Souveraineté et diplomatie : l’accord tacite entre Ouattara et Macron
La décision récemment annoncée par le président ivoirien, Alassane Ouattara, suscite diverses interprétations.
Selon Seidik Abba, analyste et président du Centre international de réflexion et d’études sur le Sahel, cette décision résulterait de deux facteurs principaux : internes et externes.
"Il existe des considérations de politique intérieure, car la Côte d'Ivoire se rapproche de l’élection présidentielle de 2025, dans un contexte marqué par de nombreuses incertitudes. Par ailleurs, un courant souverainiste se renforce actuellement dans la sous-région.
Les autorités ivoiriennes semblent avoir voulu anticiper ce mouvement en affirmant leur soutien à cette revendication souverainiste à travers cette annonce."
Une décision prise en concertation
D’autres analystes estiment que la solennité de l’annonce faite par Alassane Ouattara suggère que la décision a été prise d’un commun accord avec la France.
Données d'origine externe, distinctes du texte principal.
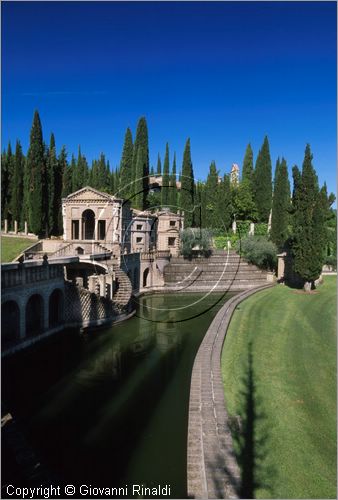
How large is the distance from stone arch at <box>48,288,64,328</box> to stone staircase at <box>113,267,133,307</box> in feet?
17.6

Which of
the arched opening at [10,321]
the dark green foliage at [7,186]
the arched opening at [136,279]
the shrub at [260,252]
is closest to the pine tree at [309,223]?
the shrub at [260,252]

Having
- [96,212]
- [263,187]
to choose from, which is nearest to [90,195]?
[96,212]

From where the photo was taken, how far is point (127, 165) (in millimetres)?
63531

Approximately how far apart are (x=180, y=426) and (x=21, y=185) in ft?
158

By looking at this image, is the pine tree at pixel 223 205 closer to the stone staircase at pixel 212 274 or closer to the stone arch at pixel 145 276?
the stone staircase at pixel 212 274

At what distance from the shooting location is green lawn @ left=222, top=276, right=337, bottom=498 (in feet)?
33.9

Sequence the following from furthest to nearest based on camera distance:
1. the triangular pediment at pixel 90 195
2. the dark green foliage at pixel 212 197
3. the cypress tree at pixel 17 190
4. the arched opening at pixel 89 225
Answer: the dark green foliage at pixel 212 197 → the cypress tree at pixel 17 190 → the arched opening at pixel 89 225 → the triangular pediment at pixel 90 195

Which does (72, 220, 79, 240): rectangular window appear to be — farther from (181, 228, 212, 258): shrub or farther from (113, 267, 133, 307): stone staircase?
(181, 228, 212, 258): shrub

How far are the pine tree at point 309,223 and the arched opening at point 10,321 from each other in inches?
1244

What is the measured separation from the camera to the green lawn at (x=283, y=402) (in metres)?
10.3

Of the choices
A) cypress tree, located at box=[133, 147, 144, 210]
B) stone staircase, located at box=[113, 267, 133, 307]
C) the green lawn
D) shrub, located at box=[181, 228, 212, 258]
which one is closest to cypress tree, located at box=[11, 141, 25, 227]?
cypress tree, located at box=[133, 147, 144, 210]

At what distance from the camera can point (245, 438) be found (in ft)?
40.1

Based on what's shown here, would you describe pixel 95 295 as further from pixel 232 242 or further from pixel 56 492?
pixel 232 242

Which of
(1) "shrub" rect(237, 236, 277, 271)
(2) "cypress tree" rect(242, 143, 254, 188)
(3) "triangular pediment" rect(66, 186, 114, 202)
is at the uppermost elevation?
(2) "cypress tree" rect(242, 143, 254, 188)
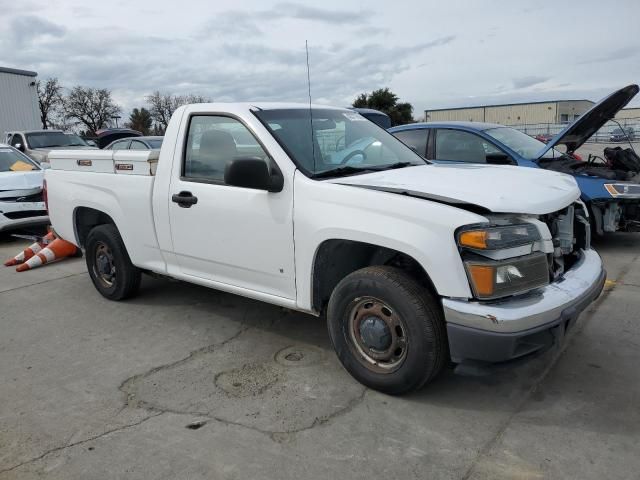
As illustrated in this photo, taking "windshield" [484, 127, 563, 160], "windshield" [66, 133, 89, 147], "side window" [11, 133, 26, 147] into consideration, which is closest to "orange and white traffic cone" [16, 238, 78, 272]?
"windshield" [484, 127, 563, 160]

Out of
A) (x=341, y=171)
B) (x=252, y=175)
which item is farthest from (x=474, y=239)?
(x=252, y=175)

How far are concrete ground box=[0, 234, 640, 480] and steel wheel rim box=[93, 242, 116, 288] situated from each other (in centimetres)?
66

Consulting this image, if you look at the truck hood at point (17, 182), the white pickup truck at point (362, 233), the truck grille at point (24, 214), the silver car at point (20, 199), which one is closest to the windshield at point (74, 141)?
the silver car at point (20, 199)

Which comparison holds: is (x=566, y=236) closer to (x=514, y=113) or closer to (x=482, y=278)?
(x=482, y=278)

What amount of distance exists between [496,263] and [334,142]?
1722mm

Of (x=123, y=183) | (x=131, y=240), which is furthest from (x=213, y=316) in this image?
(x=123, y=183)

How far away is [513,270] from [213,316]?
2.88 metres

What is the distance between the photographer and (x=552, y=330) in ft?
9.89

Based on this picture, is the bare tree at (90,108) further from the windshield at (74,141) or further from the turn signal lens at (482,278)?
the turn signal lens at (482,278)

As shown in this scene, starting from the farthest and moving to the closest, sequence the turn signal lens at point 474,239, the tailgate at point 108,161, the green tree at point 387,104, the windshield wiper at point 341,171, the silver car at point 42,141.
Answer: the green tree at point 387,104 → the silver car at point 42,141 → the tailgate at point 108,161 → the windshield wiper at point 341,171 → the turn signal lens at point 474,239

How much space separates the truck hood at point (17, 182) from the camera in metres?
8.46

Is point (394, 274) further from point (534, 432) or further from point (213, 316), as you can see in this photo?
point (213, 316)

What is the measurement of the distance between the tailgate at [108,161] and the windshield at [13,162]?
4102 millimetres

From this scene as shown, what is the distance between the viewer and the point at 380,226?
3.15 metres
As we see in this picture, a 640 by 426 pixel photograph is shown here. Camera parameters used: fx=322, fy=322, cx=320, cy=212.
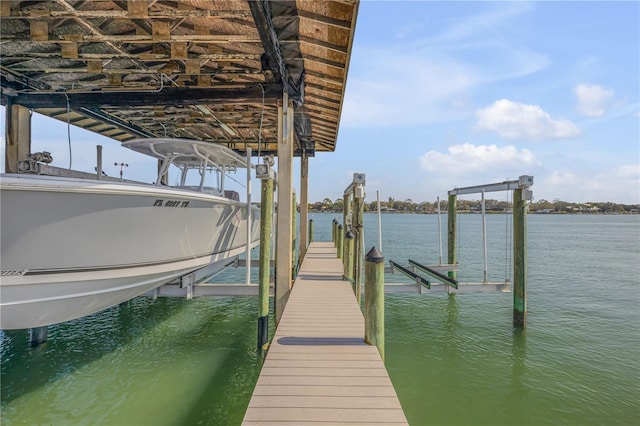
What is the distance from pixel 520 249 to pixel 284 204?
5125mm

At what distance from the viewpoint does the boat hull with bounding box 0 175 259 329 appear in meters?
3.44

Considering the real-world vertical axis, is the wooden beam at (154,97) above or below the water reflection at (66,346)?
above

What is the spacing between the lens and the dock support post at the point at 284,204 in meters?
5.87

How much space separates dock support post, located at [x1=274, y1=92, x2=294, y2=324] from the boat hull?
5.00ft

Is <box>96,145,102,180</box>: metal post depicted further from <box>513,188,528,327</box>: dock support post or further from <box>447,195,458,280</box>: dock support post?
<box>447,195,458,280</box>: dock support post

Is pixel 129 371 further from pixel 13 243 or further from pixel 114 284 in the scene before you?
pixel 13 243

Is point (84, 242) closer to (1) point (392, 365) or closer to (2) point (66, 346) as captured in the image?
(2) point (66, 346)

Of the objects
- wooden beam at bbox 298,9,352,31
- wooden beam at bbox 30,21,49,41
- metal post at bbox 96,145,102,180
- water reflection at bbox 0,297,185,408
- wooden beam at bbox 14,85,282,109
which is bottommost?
water reflection at bbox 0,297,185,408

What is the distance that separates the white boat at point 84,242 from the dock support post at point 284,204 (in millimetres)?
1316

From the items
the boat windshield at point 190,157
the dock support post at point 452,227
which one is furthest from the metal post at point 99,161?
the dock support post at point 452,227

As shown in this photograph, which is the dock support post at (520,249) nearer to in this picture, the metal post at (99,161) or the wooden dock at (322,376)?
the wooden dock at (322,376)

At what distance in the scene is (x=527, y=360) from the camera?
6.13 metres

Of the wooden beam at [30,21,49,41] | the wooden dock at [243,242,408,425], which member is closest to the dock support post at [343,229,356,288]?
the wooden dock at [243,242,408,425]

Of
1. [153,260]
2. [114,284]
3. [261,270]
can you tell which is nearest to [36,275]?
[114,284]
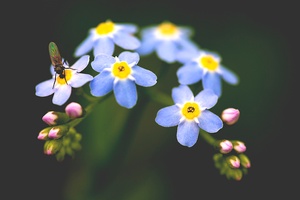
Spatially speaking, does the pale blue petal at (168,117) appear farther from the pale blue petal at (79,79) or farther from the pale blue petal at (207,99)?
the pale blue petal at (79,79)

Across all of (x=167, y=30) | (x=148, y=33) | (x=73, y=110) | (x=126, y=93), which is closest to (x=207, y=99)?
(x=126, y=93)

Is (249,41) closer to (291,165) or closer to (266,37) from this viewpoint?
(266,37)

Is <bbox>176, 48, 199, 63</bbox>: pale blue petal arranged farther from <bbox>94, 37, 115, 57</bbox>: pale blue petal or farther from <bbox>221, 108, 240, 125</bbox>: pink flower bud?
<bbox>221, 108, 240, 125</bbox>: pink flower bud

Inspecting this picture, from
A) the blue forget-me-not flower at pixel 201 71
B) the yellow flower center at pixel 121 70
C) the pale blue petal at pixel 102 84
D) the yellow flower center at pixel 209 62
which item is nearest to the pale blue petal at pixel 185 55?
the blue forget-me-not flower at pixel 201 71

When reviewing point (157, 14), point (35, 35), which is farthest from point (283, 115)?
point (35, 35)

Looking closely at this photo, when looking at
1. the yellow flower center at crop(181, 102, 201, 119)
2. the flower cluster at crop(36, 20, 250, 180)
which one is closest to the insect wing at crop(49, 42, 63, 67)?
the flower cluster at crop(36, 20, 250, 180)

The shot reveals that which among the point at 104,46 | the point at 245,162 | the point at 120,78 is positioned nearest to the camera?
the point at 120,78

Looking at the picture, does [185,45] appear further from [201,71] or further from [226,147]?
[226,147]
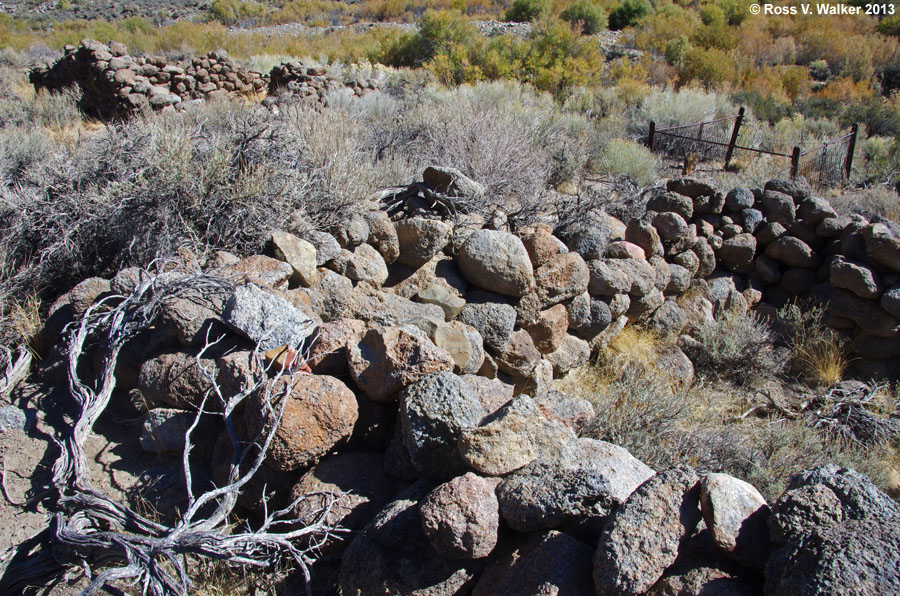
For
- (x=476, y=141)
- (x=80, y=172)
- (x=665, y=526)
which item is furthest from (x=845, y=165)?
(x=80, y=172)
Seidik Abba souligne que, après les récentes expériences de la France au Sénégal et au Tchad, Paris a cherché à éviter toute surprise :
"Le fait que cette question ait été abordée en amont profite à la fois à la France et à la Côte d'Ivoire. Cela permet à chaque partie de préserver ses apparences tout en montrant que la Côte d'Ivoire s’inscrit dans cette dynamique souverainiste observée dans la région."
Le mois dernier, le Sénégal et le Tchad avaient demandé, à quelques heures d’intervalle, le départ des militaires français de leur territoire et officialisé une réorganisation de leur présence. Cette rapidité a surpris la France, selon Alex Vines, directeur du programme Afrique à Chatham House :
"La France a été prise de court par la rapidité de son retrait du Tchad. Elle prévoyait un retrait progressif et espérait maintenir une présence réduite. Mais désormais, Paris doit accélérer ses plans."
La France ne part pas totalement
Certainement, afin d'éviter une surprise similaire dans le futur, Paris aurait conclu cet arrangement avec Abidjan, estime l’analyste politique Seidik Aba. Toutefois, il souligne que, dans le cas ivoirien, il ne s’agit pas d’une dénonciation des accords de défense, comme cela a été le cas dans les pays du Sahel et au Tchad, mais plutôt d’une rétrocession :
"La coopération militaire entre la France et la Côte d’Ivoire va se poursuivre. Il y aura toujours des coopérants militaires français dans le pays, notamment pour des échanges et des formations. La rétrocession ne met pas fin à cette collaboration, car il ne s’agit pas d’une rupture de l’accord."
La Côte d’Ivoire reste un allié stratégique de la France en Afrique de l’Ouest. Jusqu’à présent, environ 1 000 soldats étaient déployés au 43e BIMA, jouant un rôle crucial dans la lutte contre les jihadistes qui sévissent au Sahel et dans le nord des pays du golfe de Guinée.